▸ **GIVEN REQUEST**: Restate each entry word for word, leaving nothing out.

▸ **LISTED ENTRIES**:

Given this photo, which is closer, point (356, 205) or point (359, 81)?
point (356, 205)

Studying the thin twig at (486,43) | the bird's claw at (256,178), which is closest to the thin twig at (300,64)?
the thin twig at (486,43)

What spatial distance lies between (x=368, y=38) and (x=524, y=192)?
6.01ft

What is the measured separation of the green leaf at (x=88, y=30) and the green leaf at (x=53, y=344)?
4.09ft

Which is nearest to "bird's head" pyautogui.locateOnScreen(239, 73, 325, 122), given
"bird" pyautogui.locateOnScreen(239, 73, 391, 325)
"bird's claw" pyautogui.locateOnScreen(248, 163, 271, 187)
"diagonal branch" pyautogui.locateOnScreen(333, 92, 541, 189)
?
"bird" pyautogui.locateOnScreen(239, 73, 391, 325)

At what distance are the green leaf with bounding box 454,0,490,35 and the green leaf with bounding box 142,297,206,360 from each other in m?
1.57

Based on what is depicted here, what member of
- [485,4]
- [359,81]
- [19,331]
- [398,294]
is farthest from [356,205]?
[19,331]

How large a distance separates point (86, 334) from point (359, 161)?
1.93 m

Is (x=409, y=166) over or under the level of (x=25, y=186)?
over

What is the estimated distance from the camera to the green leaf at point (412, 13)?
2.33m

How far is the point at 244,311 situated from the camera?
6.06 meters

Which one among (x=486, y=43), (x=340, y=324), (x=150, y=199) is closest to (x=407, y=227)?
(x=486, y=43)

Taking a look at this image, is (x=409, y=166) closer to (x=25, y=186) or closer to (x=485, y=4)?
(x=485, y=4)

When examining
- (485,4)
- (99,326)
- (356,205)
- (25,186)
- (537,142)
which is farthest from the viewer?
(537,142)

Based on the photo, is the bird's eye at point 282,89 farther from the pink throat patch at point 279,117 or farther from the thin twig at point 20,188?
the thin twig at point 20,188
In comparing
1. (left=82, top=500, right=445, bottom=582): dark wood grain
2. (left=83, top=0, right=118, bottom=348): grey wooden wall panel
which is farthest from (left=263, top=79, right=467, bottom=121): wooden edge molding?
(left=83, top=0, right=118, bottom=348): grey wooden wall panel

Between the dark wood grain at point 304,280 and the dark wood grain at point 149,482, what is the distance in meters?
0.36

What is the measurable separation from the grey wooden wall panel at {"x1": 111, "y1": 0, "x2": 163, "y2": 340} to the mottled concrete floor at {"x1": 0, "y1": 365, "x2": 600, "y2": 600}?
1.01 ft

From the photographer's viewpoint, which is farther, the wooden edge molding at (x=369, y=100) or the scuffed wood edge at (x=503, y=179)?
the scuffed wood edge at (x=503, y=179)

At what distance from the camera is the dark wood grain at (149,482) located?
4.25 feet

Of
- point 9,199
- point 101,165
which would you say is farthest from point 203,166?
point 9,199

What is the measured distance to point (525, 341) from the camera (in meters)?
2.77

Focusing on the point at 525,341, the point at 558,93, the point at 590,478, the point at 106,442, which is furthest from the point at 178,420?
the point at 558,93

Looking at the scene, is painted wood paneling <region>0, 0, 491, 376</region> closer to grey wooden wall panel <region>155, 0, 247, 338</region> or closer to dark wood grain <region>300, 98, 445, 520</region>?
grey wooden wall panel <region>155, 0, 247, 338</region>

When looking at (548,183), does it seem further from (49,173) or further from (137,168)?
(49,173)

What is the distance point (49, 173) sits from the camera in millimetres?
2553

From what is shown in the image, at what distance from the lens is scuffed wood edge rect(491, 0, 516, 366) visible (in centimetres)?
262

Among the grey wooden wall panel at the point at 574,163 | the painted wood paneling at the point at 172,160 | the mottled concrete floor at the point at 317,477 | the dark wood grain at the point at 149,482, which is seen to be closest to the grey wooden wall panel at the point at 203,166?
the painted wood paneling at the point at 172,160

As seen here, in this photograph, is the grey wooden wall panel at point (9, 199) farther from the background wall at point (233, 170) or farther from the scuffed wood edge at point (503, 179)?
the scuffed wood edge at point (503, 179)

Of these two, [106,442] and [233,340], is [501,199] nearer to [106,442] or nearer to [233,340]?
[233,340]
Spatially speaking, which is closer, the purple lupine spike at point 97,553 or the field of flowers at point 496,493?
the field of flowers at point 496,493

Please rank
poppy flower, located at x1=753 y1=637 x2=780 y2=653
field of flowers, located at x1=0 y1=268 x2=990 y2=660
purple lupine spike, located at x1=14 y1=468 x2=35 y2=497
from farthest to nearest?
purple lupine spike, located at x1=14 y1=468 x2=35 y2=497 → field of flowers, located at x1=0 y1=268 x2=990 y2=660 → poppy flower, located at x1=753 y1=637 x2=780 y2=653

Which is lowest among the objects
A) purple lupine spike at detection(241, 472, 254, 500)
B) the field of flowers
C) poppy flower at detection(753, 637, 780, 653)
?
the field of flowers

▸ **EXERCISE RESPONSE**:
Given this photo, which is closer, point (356, 205) or point (359, 81)?
point (356, 205)

Studying the thin twig at (486,43) | the bird's claw at (256,178), which is closest to the thin twig at (300,64)?
the thin twig at (486,43)

What spatial distance lies between (x=368, y=38) and (x=524, y=192)?
6.01ft

What is the measured separation of the green leaf at (x=88, y=30) and the green leaf at (x=53, y=344)?
4.09ft

Which is nearest to "bird's head" pyautogui.locateOnScreen(239, 73, 325, 122), given
"bird" pyautogui.locateOnScreen(239, 73, 391, 325)
"bird's claw" pyautogui.locateOnScreen(248, 163, 271, 187)
"diagonal branch" pyautogui.locateOnScreen(333, 92, 541, 189)
?
"bird" pyautogui.locateOnScreen(239, 73, 391, 325)

At what distance are the green leaf with bounding box 454,0,490,35 and the green leaf with bounding box 142,297,206,360 from each other in m?
1.57

Based on what is depicted here, what member of
- [485,4]
- [359,81]
- [19,331]
- [398,294]
is farthest from [356,205]?
[19,331]

How large a distance separates point (86, 334) from point (359, 161)?
1.93 m

Is (x=409, y=166) over or under the level of (x=25, y=186)?
over

What is the estimated distance from the camera to the green leaf at point (412, 13)?
2.33m

How far is the point at 244,311 situated from the camera?
6.06 meters

Which one among (x=486, y=43), (x=340, y=324), (x=150, y=199) is closest to (x=407, y=227)?
(x=486, y=43)

Taking a look at this image, is (x=409, y=166) closer to (x=25, y=186) or closer to (x=485, y=4)?
(x=485, y=4)

When examining
- (485,4)
- (99,326)
- (356,205)
- (25,186)
- (537,142)
which is farthest from the viewer?
(537,142)

Based on the photo, is the bird's eye at point 282,89 farther from the pink throat patch at point 279,117 or farther from the thin twig at point 20,188?
the thin twig at point 20,188
In comparing
1. (left=82, top=500, right=445, bottom=582): dark wood grain
2. (left=83, top=0, right=118, bottom=348): grey wooden wall panel
which is farthest from (left=263, top=79, right=467, bottom=121): wooden edge molding?
(left=83, top=0, right=118, bottom=348): grey wooden wall panel

Between the dark wood grain at point 304,280 and the dark wood grain at point 149,482, what is the distance in meters?
0.36

What is the measurable separation from the grey wooden wall panel at {"x1": 111, "y1": 0, "x2": 163, "y2": 340} to the mottled concrete floor at {"x1": 0, "y1": 365, "x2": 600, "y2": 600}?
1.01 ft

From the photographer's viewpoint, which is farther, the wooden edge molding at (x=369, y=100) or the scuffed wood edge at (x=503, y=179)?
the scuffed wood edge at (x=503, y=179)

At what distance from the camera is the dark wood grain at (149,482) located?
4.25 feet

Of
- point 9,199
- point 101,165
which would you say is farthest from point 203,166?
point 9,199

What is the measured distance to point (525, 341) from the camera (in meters)?
2.77

Focusing on the point at 525,341, the point at 558,93, the point at 590,478, the point at 106,442, which is furthest from the point at 178,420?
the point at 558,93

Looking at the scene, is painted wood paneling <region>0, 0, 491, 376</region> closer to grey wooden wall panel <region>155, 0, 247, 338</region> or closer to dark wood grain <region>300, 98, 445, 520</region>?
grey wooden wall panel <region>155, 0, 247, 338</region>

When looking at (548,183), does it seem further from (49,173) or further from (137,168)?
(49,173)

What is the distance point (49, 173) sits from the camera in millimetres?
2553

From what is shown in the image, at what distance from the lens is scuffed wood edge rect(491, 0, 516, 366) visible (in centimetres)?
262

Among the grey wooden wall panel at the point at 574,163 | the painted wood paneling at the point at 172,160 | the mottled concrete floor at the point at 317,477 | the dark wood grain at the point at 149,482, which is seen to be closest to the grey wooden wall panel at the point at 203,166?
the painted wood paneling at the point at 172,160

As seen here, in this photograph, is the grey wooden wall panel at point (9, 199) farther from the background wall at point (233, 170) or farther from the scuffed wood edge at point (503, 179)?
the scuffed wood edge at point (503, 179)

Of these two, [106,442] and [233,340], is [501,199] nearer to [106,442] or nearer to [233,340]?
[233,340]
Spatially speaking, which is closer, the purple lupine spike at point 97,553 or the field of flowers at point 496,493?
the field of flowers at point 496,493

Please rank
poppy flower, located at x1=753 y1=637 x2=780 y2=653
field of flowers, located at x1=0 y1=268 x2=990 y2=660
purple lupine spike, located at x1=14 y1=468 x2=35 y2=497
from farthest to nearest?
purple lupine spike, located at x1=14 y1=468 x2=35 y2=497 → field of flowers, located at x1=0 y1=268 x2=990 y2=660 → poppy flower, located at x1=753 y1=637 x2=780 y2=653

Which is lowest among the objects
A) purple lupine spike at detection(241, 472, 254, 500)
B) the field of flowers
C) poppy flower at detection(753, 637, 780, 653)
?
the field of flowers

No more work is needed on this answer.